Rejuvenation at a premium
The manager continued its asset-by-asset rejuvenation: six properties were divested in FY25/26 at an average ~20% premium to valuation — three in Singapore (1 Genting Lane, 8 Tuas View Square, 31 Penjuru Lane), plus one each in Malaysia (Subang 2), South Korea (Mapletree Logistics Centre – Yeoju) and Australia (28 Bilston Drive, Barnawartha North). Proceeds are being recycled into Grade A: the S$53.2 million freehold Mapletree (Bhiwandi) Logistics Park in Mumbai completed in March 2026, and the S$205 million Joo Koon redevelopment — which delivered a 2.3-times increase in gross floor area (GFA) and was fully leased within a year of receiving its Temporary Occupation Permit. Across two decades the trust has executed roughly S$1.1 billion of divestments at a 22% average premium.

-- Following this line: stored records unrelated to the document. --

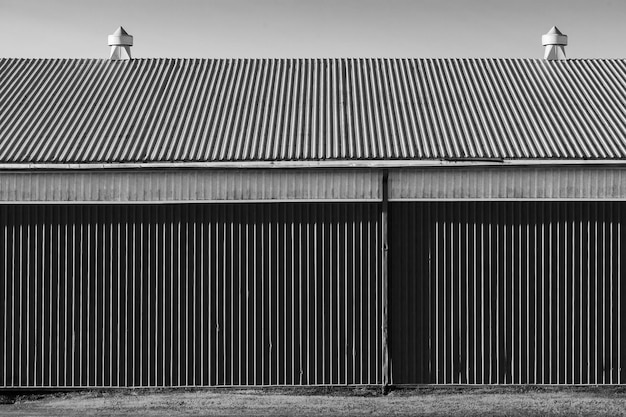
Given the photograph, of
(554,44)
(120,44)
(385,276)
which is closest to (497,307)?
(385,276)

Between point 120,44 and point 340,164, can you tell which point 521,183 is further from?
point 120,44

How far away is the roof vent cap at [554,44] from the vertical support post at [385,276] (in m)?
9.92

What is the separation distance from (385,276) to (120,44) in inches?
464

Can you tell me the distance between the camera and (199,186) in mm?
17281

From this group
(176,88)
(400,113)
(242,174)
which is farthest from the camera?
(176,88)

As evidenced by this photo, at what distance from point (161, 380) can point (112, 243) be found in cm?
271

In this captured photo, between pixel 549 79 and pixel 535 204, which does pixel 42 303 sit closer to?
pixel 535 204

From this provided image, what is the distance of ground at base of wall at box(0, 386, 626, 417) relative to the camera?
52.7 ft

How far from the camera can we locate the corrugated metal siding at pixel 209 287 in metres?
17.4

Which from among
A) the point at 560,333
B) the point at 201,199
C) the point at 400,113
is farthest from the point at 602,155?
the point at 201,199

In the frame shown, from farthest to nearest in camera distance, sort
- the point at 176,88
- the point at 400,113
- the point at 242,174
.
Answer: the point at 176,88
the point at 400,113
the point at 242,174

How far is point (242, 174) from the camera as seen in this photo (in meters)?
17.2

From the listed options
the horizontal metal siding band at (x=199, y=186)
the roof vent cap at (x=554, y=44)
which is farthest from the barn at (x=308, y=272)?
the roof vent cap at (x=554, y=44)

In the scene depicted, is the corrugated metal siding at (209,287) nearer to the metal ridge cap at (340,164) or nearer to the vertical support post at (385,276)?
the vertical support post at (385,276)
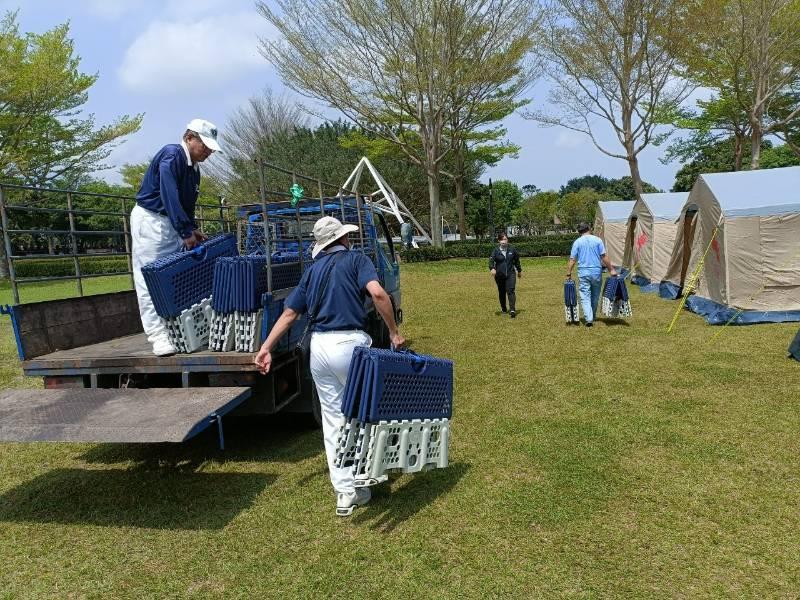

Low-cost debt, well hedged — and trading below NAV
Capital management remained the defensive backbone. Average cost of debt eased to 2.6% (from 2.7%), interest cover ratio (ICR) was 2.9 times, aggregate leverage 40.6%, and the trust holds a Fitch BBB+ rating with only S$89 million of debt maturing in FY26/27 against S$716 million of undrawn committed facilities. Some 83% of debt is hedged to fixed rates and about 75% of next year’s income is hedged into or derived in Singapore dollars. Net asset value (NAV) per unit was S$1.26 (−3.8%), pressured by a S$325.0 million currency translation loss partly offset by a S$47.8 million net fair-value gain. With the units closing FY25/26 at S$1.15, they trade at roughly a 9% discount to NAV — the context for the renewed unit buy-back mandate to be tabled at the 20 July 2026 AGM (5% limit, none executed under the prior mandate; on a pro-forma full take-up DPU would rise to 7.445 cents but aggregate leverage would climb to 42.9%).
The read-through
This is a results set whose reported decline is mostly one-off gains rolling off, not operations breaking down — a low-cost, well-hedged platform with improving occupancy and a Singapore engine that is strengthening. The open question is whether Singapore and India recycling, plus a stabilising China, can outpace the income lost to divestments and softer regional currencies. The buy-back mandate adds optionality at a NAV discount, but the manager has not pulled the trigger, and leverage headroom is the constraint that makes that a real choice rather than a default.
Source: Mapletree Logistics Trust Annual Report FY2025/26, the Asia-Pacific Annual Logistics Real Estate Market Report (Independent Market Research, May 2026), and the Appendix to Unitholders on the proposed renewal of the Unit Buy-Back Mandate dated 19 June 2026. PropertyAtlas.sg analysis with TKRE Research.